Portrait de chercheur
Le créateur d'intelligence
Yoshua Bengio
Professeur au Département d’informatique et de recherche opérationnelle, chef de l’Institut des algorithmes d’apprentissage de Montréal, directeur scientifique de l’Institut de valorisation des données et titulaire de la Chaire de recherche du Canada en algorithmes d’apprentissage statistique
Comment fonctionne l’intelligence et comment peut-on la construire? Dès l’adolescence, Yoshua Bengio s’est passionné pour cette épineuse question. « J’apprenais à programmer, je lisais de la science-fiction et je rêvais d’intelligence artificielle. »
On lui attribue aujourd’hui la copaternité de systèmes informatiques qui s’inspirent du fonctionnement de nos neurones. Cette technique, appelée « apprentissage profond », a fait sortir l’intelligence artificielle des récits d’anticipation, permettant des avancées spectaculaires en matière de reconnaissance de la voix et de l’image et rendant envisageables des technologies comme la voiture autonome.

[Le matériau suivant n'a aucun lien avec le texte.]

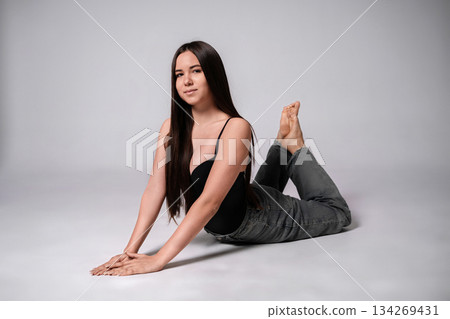 Woman yoga stretching fitness workout backbend pose flexibility healthy lifestyle studio portrait 134269431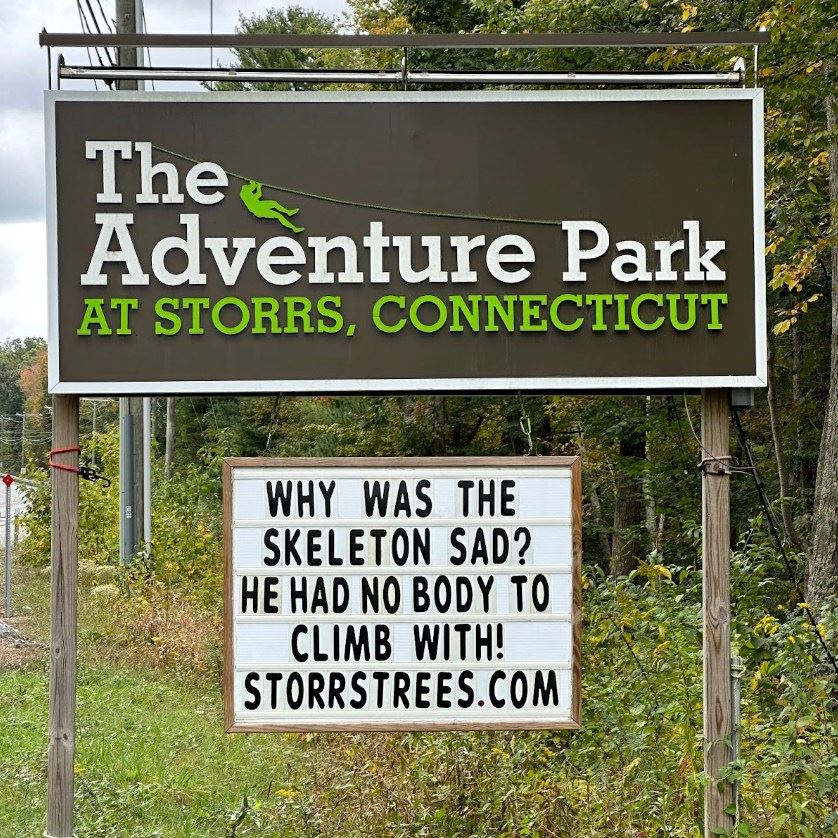 Roadside sign promoting The Adventure Park at Storrs with a humourous message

Ces résultats doivent beaucoup à la patience et à la ténacité du chercheur. Les réseaux de neurones artificiels, son sujet de recherche depuis son mémoire de maîtrise, étaient loin d’être à la mode avant qu’il démontre leur efficacité dans un article publié en 2006. « J’avais beaucoup de mal à convaincre mes étudiants de travailler là-dessus. Ils craignaient de ne pas trouver d’emploi en sortant de l’université », raconte-t-il.

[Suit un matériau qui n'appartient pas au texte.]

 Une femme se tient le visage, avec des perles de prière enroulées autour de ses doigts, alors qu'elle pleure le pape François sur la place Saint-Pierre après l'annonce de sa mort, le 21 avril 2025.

Ce n’est plus le cas. En 2013, Google a acheté à fort prix DeepMind, une jeune pousse londonienne spécialisée en intelligence artificielle, où travaillaient plusieurs anciens étudiants du professeur Bengio. La course était lancée, et le laboratoire de Yoshua Bengio s’est imposé comme la principale pépinière de talents dans le monde pour les programmeurs d’intelligence artificielle. À tel point que Google et Microsoft ont ouvert des centres de recherche à Montréal et que les communautés scientifique et d’affaires locales se sont alliées pour faire de leur ville une plaque tournante de cette nouvelle industrie.
Quelles ont été les étapes marquantes de votre carrière de chercheur?
En 2006, nous avons découvert une technique grâce à laquelle nous pouvions, pour la première fois, entraîner des réseaux profonds de neurones artificiels qui fonctionnaient beaucoup mieux que les réseaux classiques. Nous avons ensuite travaillé avec des collègues des neurosciences pour élaborer des variations de calculs de neurones artificiels inspirés par la biologie – ce qui nous a permis d’améliorer considérablement nos systèmes. Puis, nous avons vu les premières applications concrètes de nos recherches : dans le domaine de la reconnaissance de la parole en 2010 et celui de la reconnaissance des objets en 2012. Enfin, en 2014, nous avons fait une découverte qui est en train d’opérer une révolution semblable en traduction automatique.
Comment envisagez-vous l’avenir de la recherche en intelligence artificielle?
Nous avons encore beaucoup de choses à découvrir avant d’atteindre une intelligence de niveau humain. En ce moment, il y a une poussée vers ce qu’on appelle « l’apprentissage par renforcement » : combiné avec l’apprentissage profond, il permet des applications comme le système AlphaGo, qui en 2016 est devenu le premier logiciel à battre un champion de go, un jeu posant à l’ordinateur un défi beaucoup plus grand que les échecs, car il nécessite une forme d’intuition. Nous devons aussi progresser du côté de l’apprentissage non supervisé. L’ordinateur n’apprend pas encore par lui-même comme le ferait un enfant qui observe le monde autour de lui. C’est une étape importante qu’il nous reste à franchir.